Beckett never wrote another original screenplay for cinema, although he wrote several works for television, including Eh Joe and Beginning to End with his regular collaborator Jack MacGowran, as well as some obscure later plays that included 1981’s Quad and Night and Dreams. By now, the relative accessibility of Beckett’s earlier work – to say nothing of the droll wit of his novels – was a distant memory, and the plays are seldom screened publicly, although one academic, Eckart Voigts-Virchow, suggested that there was an unlikely but amusing parallel between Quad and the children’s television series Teletubbies. Voigts-Virchow wrote that ‘The Quad figures are probably an image of how the Teletubbies will behave when they are close to death and their belly monitors have long gone blank and become sightless windows.’ It is hard not to feel that Beckett would have enjoyed the mordant nature of the comparison.

For those seeking a wider representation of the playwright’s work on film, then it is one of the great strokes of luck of the modern age that, around the turn of the millennium, Michael Colgan, the artistic director of the Gate Theatre in Dublin – which enjoyed a long professional association with the playwright – managed to convince the notoriously unyielding Beckett estate to sanction all nineteen of his plays being immortalised on screen. The resulting project, Beckett on Film, brought together everyone from Harold Pinter and John Gielgud to Michael Gambon and John Hurt in a collection of films that encompassed everything from the two-hour length of Waiting for Godot to the 45-second long Breath, directed by none other than Damien Hirst and featuring actor Keith Allen.
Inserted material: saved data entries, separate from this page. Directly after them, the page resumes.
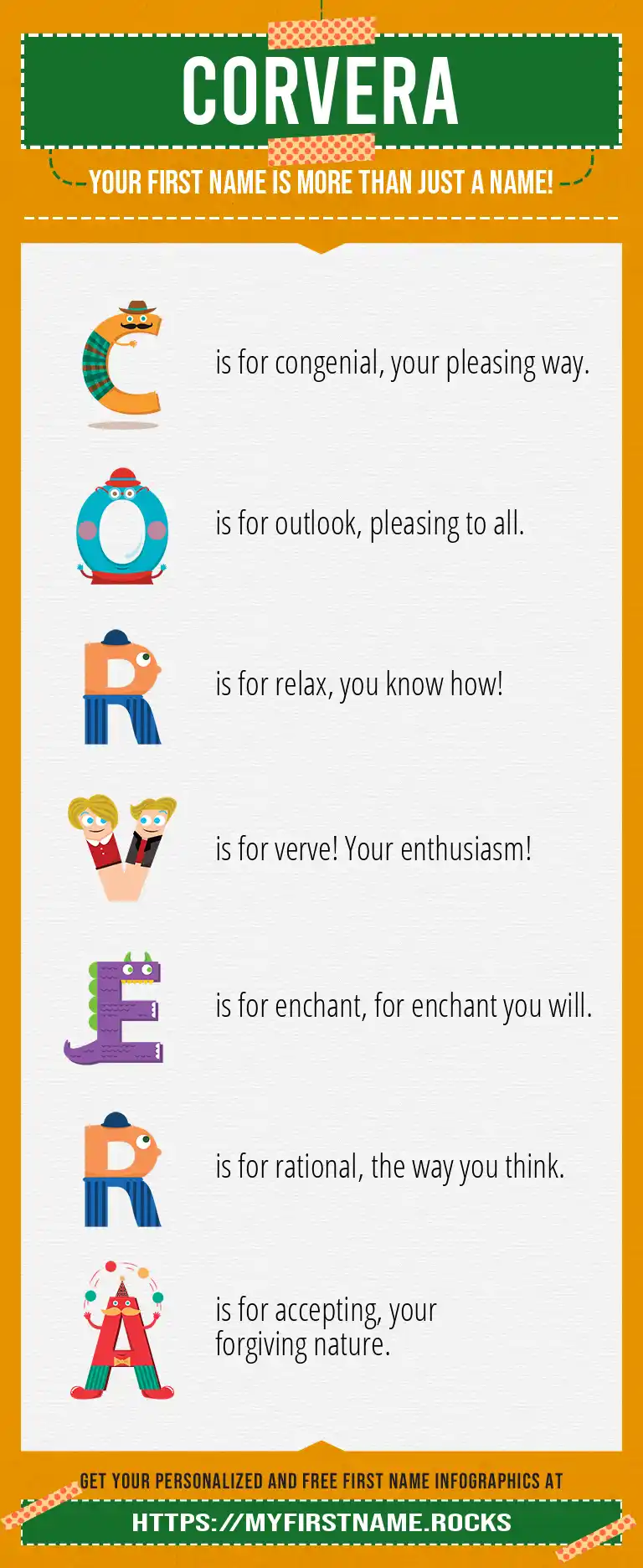 CORVERA

YOUR FIRST NAME IS MORE THAN JUST A NAME!

C is for congenial, your pleasing way.

O is for outlook, pleasing to all.

R is for relax, you know how!

V is for verve! Your enthusiasm!

E is for enchant, for enchant you will.

R is for rational, the way you think.

A is for accepting, your forgiving nature.

GET YOUR PERSONALIZED AND FREE FIRST NAME INFOGRAPHICS AT

HTTPS://MYFIRSTNAME.ROCKS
These films are not as well known as they should be, perhaps because of the relative difficulty of viewing them. Although several were screened on Channel 4 in 2001, just over a decade after Beckett’s death in 1989, the only way of being able to see them in their entirety is to buy an expensive and now out-of-print DVD box set, which means that only the most committed Beckett aficionado will own them. It is well worth the effort of hunting them down, however, both for the well-known plays – John Hurt is surely the definitive Krapp, and the interplay between Michael Gambon’s Hamm and David Thewlis’s Clob in Endgame is peerless – and for the more obscure works, which have probably never been given richer or more satisfying treatment.

The much-missed Anthony Minghella’s short Play, depicting three anonymous characters in what look like funeral urns, is accomplished with breathtakingly cinematic panache, not least because of the performances of Alan Rickman, Kristin Scott Thomas and Juliet Stevenson, and it is doubtful that even Beckett could have conceived of a starrier combination than Gielgud, Pinter and David Mamet to make his 1982 short Catastrophe. Appropriately enough, it was Gielgud’s final performance; a career that had begun in the early 1920s and had spanned the twentieth century therefore ended with Beckett.

It is unlikely that Dance First, which takes its title from a line in Godot – ‘Perhaps he could dance first and think afterwards’ – will inspire new audiences to seek out Beckett’s work, whether on stage or in film, and this is a pity. Yet even a flop biopic cannot dent the magnetic interest that Saucy Sam’s work holds for audiences, and has done since a pair of tramps first ambled onto an all but bare stage seventy years ago. We can only hope that the Beckett on Film projects finds itself revived and available to a wider audience, so that the famous final line of his 1953 novel The Unnameable can once again be justified: ‘You must go on. I can’t go on. I’ll go on.’